* Tasks to carry out:
**1)** Print everything in the story about H from "When a 5-year-old" down to "science from MIT.".
**2)** Answer these questions from the story about H:
(a) What did H's parents let her get for Halloween at age four?
(b) Where did Jill Gaulding earn her graduate degree in cognitive science?
(c) What picture book did H's parents offer to read to her classmates?
**3)** Write the next part of the story about H, picking up right after its last sentence.

* Text provided:
※

When a 5-year-old – we’ll call her H in this story – changed schools before the end of her kindergarten year, she knew it was because “no one believed me, that I am a girl.”
H was born with male genitals, and everyone thus assumed she was a boy. She knew she was a girl from an early age. At age four her parents let her get a princess dress for Halloween, which she wore whenever she was home. “We took the step a supportive parent would take and let her shop in the clothing section she wanted to shortly after her fifth birthday,” says her mother, Hannah Edwards. “She was elated to have clothes she felt good in.”
Jill Gaulding is co-founder of Minnesota-based Gender Justice, where she works as a public interest lawyer who specializes in gender bias, and currently represents H’s parents, Hannah and Dave Edwards. Gaulding also has a graduate degree in cognitive science from MIT.
Besides the ways gender identities physically manifest in clothing and behavior, Gaulding explains that “research now shows that [biology] is even more complicated than what genitals you are born with. It’s a public misconception and oversimplification that identity is done and decided at birth. People know what their gender is. The best proxy for biological sex is simply to ask people what their gender is.”
H was and is adamant and consistent about her gender identity. So after the family secured a spot at the Nova Classical Academy in St. Paul, her parents helped prepare the school for a student who was gender non-conforming, letting her teacher know she was “not quiet about who she was,” says Hannah. Her teacher said she hadn’t worked with a gender non-conforming student before and would try to prevent bullying.
Classmates teased H for not being enough of a “boy” with her choices of shoes and backpack. Her parents offered to read the students a picture book, based on the true story of a gender non-conforming child, “My Princess Boy,” to help them understand more about diversity – to keep their child safe and educate students so future classmates would be accepted. Hannah and Dave were told they could not read the book to H’s classmates.

※

* The data:
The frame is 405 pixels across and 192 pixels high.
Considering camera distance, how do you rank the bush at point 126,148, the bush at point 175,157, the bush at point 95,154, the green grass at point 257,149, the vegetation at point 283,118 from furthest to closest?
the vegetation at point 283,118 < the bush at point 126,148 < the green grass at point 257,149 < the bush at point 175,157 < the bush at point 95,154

※

* Written responses:
**1)**
When a 5-year-old – we’ll call her H in this story – changed schools before the end of her kindergarten year, she knew it was because “no one believed me, that I am a girl.”
H was born with male genitals, and everyone thus assumed she was a boy. She knew she was a girl from an early age. At age four her parents let her get a princess dress for Halloween, which she wore whenever she was home. “We took the step a supportive parent would take and let her shop in the clothing section she wanted to shortly after her fifth birthday,” says her mother, Hannah Edwards. “She was elated to have clothes she felt good in.”
Jill Gaulding is co-founder of Minnesota-based Gender Justice, where she works as a public interest lawyer who specializes in gender bias, and currently represents H’s parents, Hannah and Dave Edwards. Gaulding also has a graduate degree in cognitive science from MIT.

**2)**
(a) A princess dress
(b) MIT
(c) "My Princess Boy"

**3)**
The conservative Minnesota Family Council was brought in by “a well-organized group of parents at the school,” says Dave, and a speaker was brought in to the school gym to coach parents on their rights to resist. One group publicly named H; another published photos of her. Some parents claimed that Hannah and Dave were bad parents and H did not deserve anti-bullying measures.
“Standing in a room filled with hateful people saying horrible things about your family and your child should not be something anyone has to face,” says Hannah. “The large-scale events held at Nova were some of the hardest things Dave and I have gone through. No parent should have to publicly out their child in order to make sure their basic human rights are met.”
In time, H transitioned from gender non-conforming to using the pronoun “she” and asked to be called by a girl’s name. Her parents tried to get a forum to re-introduce her to classmates. A date was set, then pulled, with communication coming to them only from a board member who said the family needed to stop being a “nuisance.” One classmate taunted H by saying, “My parents told me it’s a lie that a boy can ever be a girl.”
The parents made the difficult decision to leave the school in the middle of H’s kindergarten year. She transferred to a different school, where she “feels safe and comfortable” as a girl. “We were careful not to discuss the issues at Nova in front of her,” says Dave. “But what she experienced in the school day, … having to switch schools because of who she is shouldn’t be part of her experience.”
Hannah and Dave filed a legal complaint against the City of St. Paul, alleging Nova was in violation of the St. Paul Human Rights Ordinance that protects against discrimination in education on the basis of gender identity and expression. Hannah explains that legally Minnesota has the resources to “support all students without pushing and prodding.” The court case is designed to prevent that kind of discrimination and lack of support from happening again.
They now feel a responsibility, Hannah says, to take a bad experience and “change things for the better. “If there are no consequences for a school to allow a hostile environment,” Dave adds, other students will suffer. The parents and administrators who believe it is acceptable to “play games with real kids’ lives need to know that they will be held accountable.”
“It is clear to us who she is,” Dave says. “And never for a second did she hesitate or question who she is.” There was no conflict with their family and friends in offering support and protection. The only conflict was how the school and many of its parents chose to withhold acceptance. “We wanted to be able to simply talk about how she’s progressing in reading and math. Is she being nice to others?”
Gender Justice’s Jill Gaulding says, “There are three levels of laws that are supposed to protect [families like Hannah and Dave Edwards’] against discrimination by gender in schools, including Title IX, which isn’t just for sports. Minnesota state law has been in place since 1993 offering a full spectrum of protections against stereotyping around gender and gender identity. And the City of St. Paul is clear in its law. All three sets of laws apply in this case.”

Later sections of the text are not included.